An argument that is made in favour of SEBI’s proposal is that the lack of DVRs could be a disadvantage for Indian stock exchanges that are looking to woo Indian startups to list.
There is a lot of competition between exchanges and Indian exchanges need to be able to provide DVRs to stay competitive. “That is the only argument to introduce DVRs,” says Parekh.
However, Kashyap points out that “there haven’t been any technology company listings out of India lately and, given the depth of private markets, there are none expected in the near future so there hasn’t been any loss of business as such to the US, Hong Kong or Singapore.
“There have been a couple of tech listings in Hong Kong using the new dual-class structure, but none in Singapore. We believe that dual-class share listings may continue to be used by certain well-known technology companies but it will not be an attractive investment proposal for most issuers. Investors will continue to evaluate dual-class securities offerings with caution and it may not have mass appeal,” he adds.
Kailasam says, “There are at least five Indian startups that want to list in India but are waiting for SEBI to ease listing rules and introduce DVRs.”
Parekh believes that India should first introduce measures to improve shareholder protection, such as the introduction of class action lawsuits, contingency fees for lawyers and third-party funding of litigation, before DVRs are introduced.
Kashyap does not expect DVRs to be used widely in India. Though it will continue to have a niche appeal, “it would be interesting to see how the product evolves”, he says.
“SEBI has an informal two-month deadline to present its suggestions in front its board. The Ministry of Corporate Affairs has to make the necessary amendments in share issuance rules to allow DVRs. In all, the process is likely to be completed by the fourth quarter of 2019,” says Kailasam.
“We are at a stage where we are building the big companies of the future now and it is the right time for us to take the stake.

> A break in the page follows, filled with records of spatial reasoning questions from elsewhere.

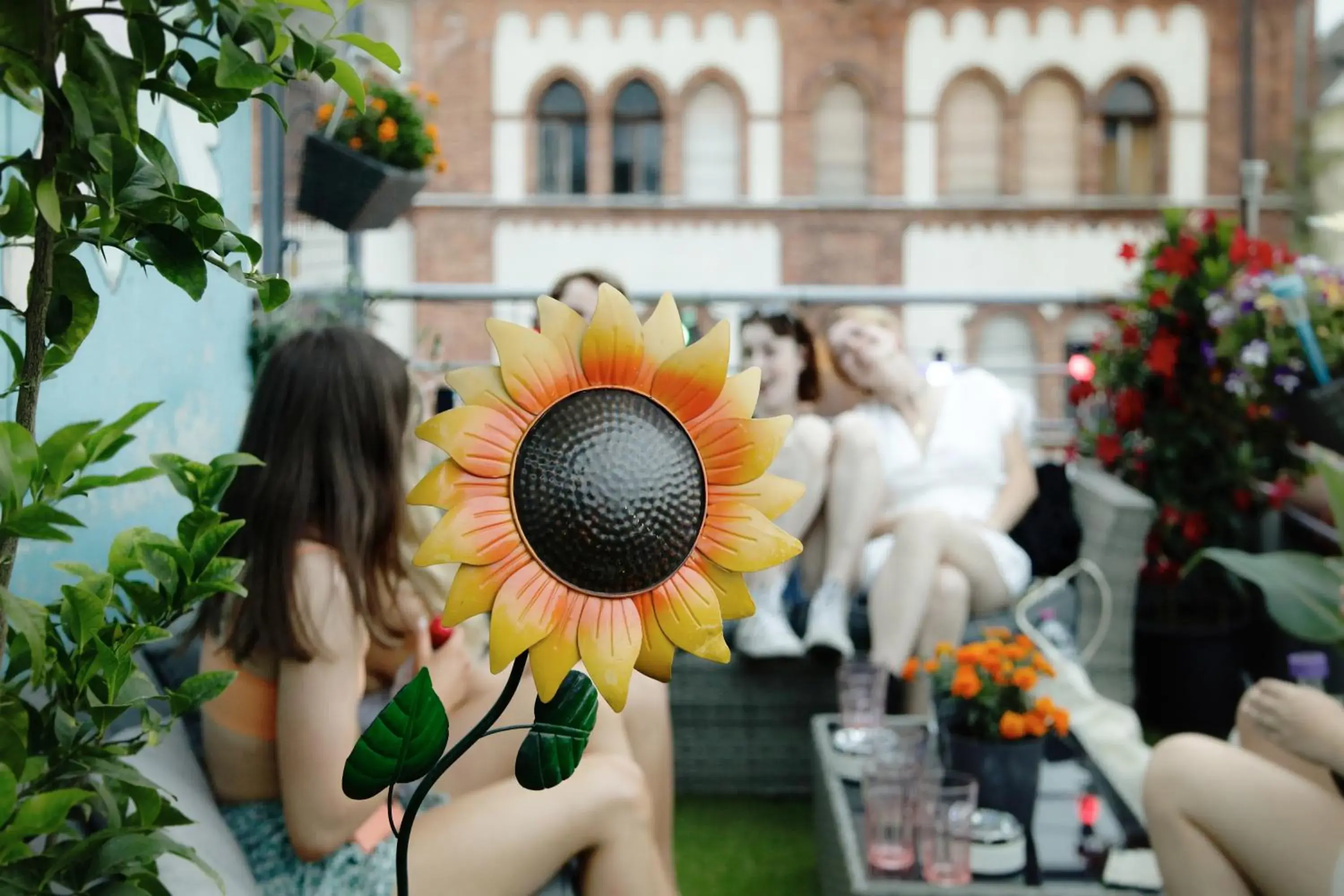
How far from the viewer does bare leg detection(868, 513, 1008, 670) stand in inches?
106

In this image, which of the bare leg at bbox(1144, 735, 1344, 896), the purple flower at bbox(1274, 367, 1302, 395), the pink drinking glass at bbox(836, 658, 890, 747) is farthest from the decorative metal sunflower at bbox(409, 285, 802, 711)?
the purple flower at bbox(1274, 367, 1302, 395)

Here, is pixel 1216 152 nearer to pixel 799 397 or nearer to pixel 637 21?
pixel 637 21

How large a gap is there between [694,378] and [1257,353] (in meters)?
2.89

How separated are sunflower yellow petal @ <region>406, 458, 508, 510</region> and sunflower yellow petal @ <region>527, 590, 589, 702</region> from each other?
6 centimetres

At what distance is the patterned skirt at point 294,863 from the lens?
4.58 feet

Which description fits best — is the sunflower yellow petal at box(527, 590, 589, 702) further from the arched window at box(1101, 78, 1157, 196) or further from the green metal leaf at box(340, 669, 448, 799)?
the arched window at box(1101, 78, 1157, 196)

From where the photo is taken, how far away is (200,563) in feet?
2.34

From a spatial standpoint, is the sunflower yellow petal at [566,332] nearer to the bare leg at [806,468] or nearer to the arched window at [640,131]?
the bare leg at [806,468]

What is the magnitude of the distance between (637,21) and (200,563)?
13032 mm

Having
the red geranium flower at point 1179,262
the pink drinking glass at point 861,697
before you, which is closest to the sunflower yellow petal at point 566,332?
the pink drinking glass at point 861,697

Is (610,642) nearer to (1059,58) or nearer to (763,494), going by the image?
(763,494)

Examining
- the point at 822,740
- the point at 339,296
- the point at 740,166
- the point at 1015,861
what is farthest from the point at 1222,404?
the point at 740,166

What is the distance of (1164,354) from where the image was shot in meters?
3.44

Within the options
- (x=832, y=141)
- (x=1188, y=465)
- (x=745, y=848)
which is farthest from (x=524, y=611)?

We shouldn’t end up regretting not introducing DVRs a few years later, like, for instance, Hong Kong.”
SEBI’s Action plan
Highlights of the regulator’s DVR discussion paper
- Shares with superior rights (SR) can be issued only to the promoters of a company by an unlisted company.
- Companies with SR shares will be permitted to do an IPO of ordinary shares provided the promoters have held the SR shares for more than one year before filing the draft offer document with SEBI.
- Companies will not be permitted to issue SR shares to any person after listing, including to the promoters.
- A company whose SR shares and ordinary equity shares are already
listed shall be permitted to issue shares with fractional rights.
- All SR shares shall remain under a perpetual lock-in after the IPO.
- No third-party interest may be created over the SR shares through pledge, lien, negative lien, non-disposal undertakings and any such instrument would be void ab initio (void from the outset).
- SR shares shall be of a maximum ratio of 10:1 (ten votes for every SR share).
- A company can issue only one class of SR shares.
- SR shares will be eligible for the same dividend and other rights as ordinary equity shares, except for superior voting rights.
- The voting rights with the promoters through the SR shares and ordinary equity shares shall not exceed 75% of the total voting rights.